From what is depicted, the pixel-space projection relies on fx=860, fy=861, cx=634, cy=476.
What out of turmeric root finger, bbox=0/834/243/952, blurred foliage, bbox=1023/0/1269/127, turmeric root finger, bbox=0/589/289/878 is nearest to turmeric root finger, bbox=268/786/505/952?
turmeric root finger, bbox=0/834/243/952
--
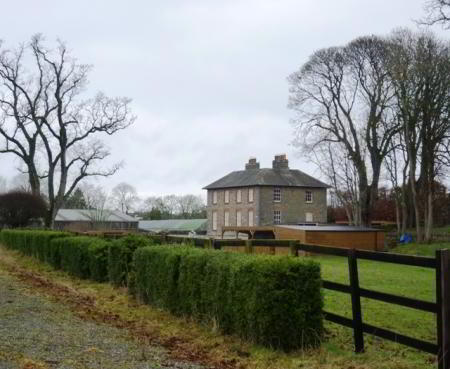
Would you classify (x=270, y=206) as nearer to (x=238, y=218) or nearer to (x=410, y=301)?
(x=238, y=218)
==
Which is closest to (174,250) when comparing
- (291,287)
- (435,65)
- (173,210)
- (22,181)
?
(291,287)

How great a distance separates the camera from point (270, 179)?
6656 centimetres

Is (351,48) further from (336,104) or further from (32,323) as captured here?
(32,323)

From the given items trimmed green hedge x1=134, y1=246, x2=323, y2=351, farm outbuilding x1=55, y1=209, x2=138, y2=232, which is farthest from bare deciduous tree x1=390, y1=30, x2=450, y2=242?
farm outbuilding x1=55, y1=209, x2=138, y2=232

• **Task instructions**:
Can you find every line in the entries above that contains the string "bbox" with matching case, and copy each of those lines?

• **Task result**:
What out of turmeric root finger, bbox=0/834/243/952, blurred foliage, bbox=1023/0/1269/127, turmeric root finger, bbox=0/589/289/878 is nearest to turmeric root finger, bbox=268/786/505/952?
turmeric root finger, bbox=0/834/243/952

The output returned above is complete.